Search the listing below, and show each line that includes the word "examples".

*** DATASET EXTRACT Section Begins ***

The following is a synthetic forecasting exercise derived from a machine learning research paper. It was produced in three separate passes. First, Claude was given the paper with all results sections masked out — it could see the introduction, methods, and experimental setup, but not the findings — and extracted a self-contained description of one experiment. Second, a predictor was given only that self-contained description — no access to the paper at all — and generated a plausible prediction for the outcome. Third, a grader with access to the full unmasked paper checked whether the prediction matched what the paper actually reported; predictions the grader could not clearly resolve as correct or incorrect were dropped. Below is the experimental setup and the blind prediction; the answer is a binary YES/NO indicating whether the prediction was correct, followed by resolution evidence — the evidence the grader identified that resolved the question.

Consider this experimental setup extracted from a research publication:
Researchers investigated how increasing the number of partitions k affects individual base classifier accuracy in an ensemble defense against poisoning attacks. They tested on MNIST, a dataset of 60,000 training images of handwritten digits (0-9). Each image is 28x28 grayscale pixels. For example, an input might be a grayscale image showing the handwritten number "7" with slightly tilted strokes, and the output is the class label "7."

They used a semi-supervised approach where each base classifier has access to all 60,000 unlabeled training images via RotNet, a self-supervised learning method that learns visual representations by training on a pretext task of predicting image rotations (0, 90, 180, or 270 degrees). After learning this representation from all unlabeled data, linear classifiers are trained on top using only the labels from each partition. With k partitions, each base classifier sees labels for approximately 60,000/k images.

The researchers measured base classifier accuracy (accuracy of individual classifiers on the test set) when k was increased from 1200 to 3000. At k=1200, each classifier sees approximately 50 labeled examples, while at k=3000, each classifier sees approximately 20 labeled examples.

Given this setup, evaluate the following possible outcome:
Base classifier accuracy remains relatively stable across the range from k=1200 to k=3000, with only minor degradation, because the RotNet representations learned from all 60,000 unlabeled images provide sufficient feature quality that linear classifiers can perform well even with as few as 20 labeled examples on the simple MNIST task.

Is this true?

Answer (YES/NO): NO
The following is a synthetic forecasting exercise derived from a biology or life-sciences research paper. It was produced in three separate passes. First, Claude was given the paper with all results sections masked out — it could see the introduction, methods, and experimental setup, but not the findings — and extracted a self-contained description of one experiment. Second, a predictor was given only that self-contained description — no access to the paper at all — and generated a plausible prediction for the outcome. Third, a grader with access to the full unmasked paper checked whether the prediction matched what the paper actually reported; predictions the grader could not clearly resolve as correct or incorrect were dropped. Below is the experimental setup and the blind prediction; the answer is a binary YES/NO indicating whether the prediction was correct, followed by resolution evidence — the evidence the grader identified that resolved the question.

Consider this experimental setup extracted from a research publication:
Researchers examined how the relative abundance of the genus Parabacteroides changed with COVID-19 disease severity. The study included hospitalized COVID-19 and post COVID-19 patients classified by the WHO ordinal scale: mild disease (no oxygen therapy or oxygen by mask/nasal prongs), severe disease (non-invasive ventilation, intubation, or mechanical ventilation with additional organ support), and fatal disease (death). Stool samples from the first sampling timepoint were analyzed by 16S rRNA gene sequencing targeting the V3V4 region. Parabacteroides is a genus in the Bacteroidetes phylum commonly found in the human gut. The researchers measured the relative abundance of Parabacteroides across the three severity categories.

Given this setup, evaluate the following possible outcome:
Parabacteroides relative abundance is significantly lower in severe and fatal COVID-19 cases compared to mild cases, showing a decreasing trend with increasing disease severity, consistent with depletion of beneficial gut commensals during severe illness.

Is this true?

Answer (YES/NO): NO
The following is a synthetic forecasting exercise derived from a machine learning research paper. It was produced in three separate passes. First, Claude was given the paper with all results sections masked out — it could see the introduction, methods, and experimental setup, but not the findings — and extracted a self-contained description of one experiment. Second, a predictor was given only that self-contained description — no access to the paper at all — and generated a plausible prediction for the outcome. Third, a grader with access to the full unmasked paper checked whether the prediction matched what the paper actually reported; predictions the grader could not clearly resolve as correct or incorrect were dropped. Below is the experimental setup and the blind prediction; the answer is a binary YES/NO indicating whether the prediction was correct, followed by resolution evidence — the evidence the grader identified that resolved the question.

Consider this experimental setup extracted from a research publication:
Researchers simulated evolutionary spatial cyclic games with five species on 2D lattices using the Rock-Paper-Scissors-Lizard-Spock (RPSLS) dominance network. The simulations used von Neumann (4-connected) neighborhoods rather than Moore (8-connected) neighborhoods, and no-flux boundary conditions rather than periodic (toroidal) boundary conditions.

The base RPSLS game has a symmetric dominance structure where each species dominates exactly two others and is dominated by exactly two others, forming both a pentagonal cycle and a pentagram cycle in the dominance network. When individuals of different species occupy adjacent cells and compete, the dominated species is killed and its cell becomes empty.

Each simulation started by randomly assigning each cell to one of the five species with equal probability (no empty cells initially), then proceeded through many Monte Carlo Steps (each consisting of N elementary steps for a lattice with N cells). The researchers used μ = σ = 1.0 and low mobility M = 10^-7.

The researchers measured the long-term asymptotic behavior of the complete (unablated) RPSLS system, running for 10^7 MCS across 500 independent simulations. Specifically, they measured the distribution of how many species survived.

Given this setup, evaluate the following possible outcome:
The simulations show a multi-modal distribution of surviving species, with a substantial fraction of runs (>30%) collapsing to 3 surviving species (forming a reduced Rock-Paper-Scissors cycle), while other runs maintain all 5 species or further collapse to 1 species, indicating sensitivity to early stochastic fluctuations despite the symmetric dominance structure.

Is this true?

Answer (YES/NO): NO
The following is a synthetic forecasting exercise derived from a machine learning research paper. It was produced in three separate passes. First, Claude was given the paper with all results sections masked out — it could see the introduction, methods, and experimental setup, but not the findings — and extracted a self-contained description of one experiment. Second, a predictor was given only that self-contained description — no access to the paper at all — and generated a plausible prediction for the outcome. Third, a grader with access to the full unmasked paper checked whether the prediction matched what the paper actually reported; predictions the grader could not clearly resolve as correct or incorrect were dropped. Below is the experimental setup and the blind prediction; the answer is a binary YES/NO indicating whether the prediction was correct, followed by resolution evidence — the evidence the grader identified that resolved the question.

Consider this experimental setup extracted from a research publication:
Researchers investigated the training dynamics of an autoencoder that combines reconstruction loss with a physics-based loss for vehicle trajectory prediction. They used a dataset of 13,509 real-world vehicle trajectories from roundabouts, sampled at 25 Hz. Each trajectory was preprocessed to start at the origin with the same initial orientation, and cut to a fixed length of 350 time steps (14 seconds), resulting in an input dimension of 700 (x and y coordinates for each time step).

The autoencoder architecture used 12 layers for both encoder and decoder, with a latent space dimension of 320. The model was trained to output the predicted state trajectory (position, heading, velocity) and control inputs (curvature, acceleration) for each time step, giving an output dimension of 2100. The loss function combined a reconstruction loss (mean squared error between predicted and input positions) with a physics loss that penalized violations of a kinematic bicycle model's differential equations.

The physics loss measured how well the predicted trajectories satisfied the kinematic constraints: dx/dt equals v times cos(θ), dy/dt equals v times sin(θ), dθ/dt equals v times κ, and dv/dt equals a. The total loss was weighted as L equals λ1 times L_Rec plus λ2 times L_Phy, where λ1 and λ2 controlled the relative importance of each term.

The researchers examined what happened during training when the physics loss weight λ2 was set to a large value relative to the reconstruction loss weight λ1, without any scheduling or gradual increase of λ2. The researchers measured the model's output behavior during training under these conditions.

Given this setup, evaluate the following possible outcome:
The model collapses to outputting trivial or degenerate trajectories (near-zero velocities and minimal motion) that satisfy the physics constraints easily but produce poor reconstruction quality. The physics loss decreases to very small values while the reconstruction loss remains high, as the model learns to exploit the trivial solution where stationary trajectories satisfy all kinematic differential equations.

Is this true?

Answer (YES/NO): YES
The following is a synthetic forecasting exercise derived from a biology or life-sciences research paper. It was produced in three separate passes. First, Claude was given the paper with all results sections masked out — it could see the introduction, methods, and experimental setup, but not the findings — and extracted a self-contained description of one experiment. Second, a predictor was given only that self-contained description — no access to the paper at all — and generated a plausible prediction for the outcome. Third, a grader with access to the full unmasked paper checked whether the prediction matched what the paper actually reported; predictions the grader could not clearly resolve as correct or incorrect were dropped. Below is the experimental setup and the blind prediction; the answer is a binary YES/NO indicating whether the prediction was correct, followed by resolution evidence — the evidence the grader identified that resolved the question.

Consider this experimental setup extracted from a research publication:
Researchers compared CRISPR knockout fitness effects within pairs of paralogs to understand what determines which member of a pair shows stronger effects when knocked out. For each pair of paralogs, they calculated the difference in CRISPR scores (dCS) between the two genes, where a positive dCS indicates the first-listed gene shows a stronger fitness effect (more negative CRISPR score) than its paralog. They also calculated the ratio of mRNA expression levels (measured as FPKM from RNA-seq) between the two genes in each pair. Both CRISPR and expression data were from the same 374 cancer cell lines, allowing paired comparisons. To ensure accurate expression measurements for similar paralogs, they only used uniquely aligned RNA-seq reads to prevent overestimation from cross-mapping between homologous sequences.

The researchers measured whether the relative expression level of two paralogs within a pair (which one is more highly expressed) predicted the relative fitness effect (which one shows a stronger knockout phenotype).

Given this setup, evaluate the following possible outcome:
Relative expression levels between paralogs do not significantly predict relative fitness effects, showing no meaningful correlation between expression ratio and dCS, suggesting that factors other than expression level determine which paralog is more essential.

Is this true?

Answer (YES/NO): NO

*** DATASET EXTRACT Section Ends ***

EXERCISE OUTPUT:
The researchers measured base classifier accuracy (accuracy of individual classifiers on the test set) when k was increased from 1200 to 3000. At k=1200, each classifier sees approximately 50 labeled examples, while at k=3000, each classifier sees approximately 20 labeled examples.
Base classifier accuracy remains relatively stable across the range from k=1200 to k=3000, with only minor degradation, because the RotNet representations learned from all 60,000 unlabeled images provide sufficient feature quality that linear classifiers can perform well even with as few as 20 labeled examples on the simple MNIST task.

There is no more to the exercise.